Tue Aug 21, 10:05:00 AM PDT  
Blogger transformation said...

dear anon@ chessSwept me:

i actually think what you are saying is important, if not astute.

my ex girlfriend used to say, aware as she was of all the time i spent on line, and in a way, when i told her how pathetic it all was, but also gave me refuge, on her better side (her good sides were very good, the few that were not were BIG deal breakers!) instead of disparaging my activity if not excess, quite the contrary used to say that she thought that it helps reset, tune my brain.

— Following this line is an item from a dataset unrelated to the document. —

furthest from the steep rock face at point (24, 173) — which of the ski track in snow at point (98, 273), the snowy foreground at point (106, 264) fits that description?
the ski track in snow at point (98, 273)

before some of my best uscf rated games (indeed, those once per week games, on weeknights!), i would play a few blitz games, and it helped get me into what i called state.

anthony robbins, in his NLP or neurolinguistic programming, called it that. he could be hokey in a BrillCream bright tooth kind of way, but he actually fundamentally was right about a LOT of what he said.

some days, when i feel sluggish to start, blitz helps me in my business or practical side of life.

and when, at times like now, when i don't have the juice, ergs volts, watts, hp to play online, do cts, chess tactics server. you know of it?

http://chess.emrald.net/

it is no better or worse than chessTempo. sometimes we need a Formula 1 car, almost glued to the ground to take corners in excess of 200 mph, others need a land rover, with gushy suspension.

cts is on the clock, and you can fly though a lot of board evaluations there, whereas chesstempo is like a web hosted CT-Art 3.0, which would do well to put it on the cloud, even charge for it nominally.

that said, we at once bend our brain as you do, exerting for long periods engaged in strenuous calculations, and also fatiguing ourselves.

i ran for three hours Saturday. it was not that bad, bordering on pleasant.

sunday i was ready to do it again (when i woke, not at all, but once awake, coffee), but monday i was spent, noticably at work Monday night.

Tuesday nearly as bad. today wed fine. need to run tonight, lightly and hit it hard sunday.

last night, i saw a thing on public tv about William Bowerman, a man who coached many great runners, cofounder of Nike. he was a great believer in sustained rest after significant workouts. train at near maximum. then rest. light workouts. the pause is part of it.

right now, i am starting to train again at chess, exhausted from the effort to, at, after the us open, then a very bad spate at chesstempo early this week which ripped my heart out. i can do nearly twenty in a row correct, at 2100 (there, assuredly not uscf), and did three out of four wrong, and i tried. i took my energy away.

so now i am doing CTS, now 1640 at 90.6%, the first step, to getting back to blitz. blitz to me is fuel for the chess mind. masssive blitz.

it is turning the crank on the mind, the way a person on a stationary bike would power a small generator.

energy in, energy out. energy out, energy in.

karate kid; wipe left hand, wipe write hand.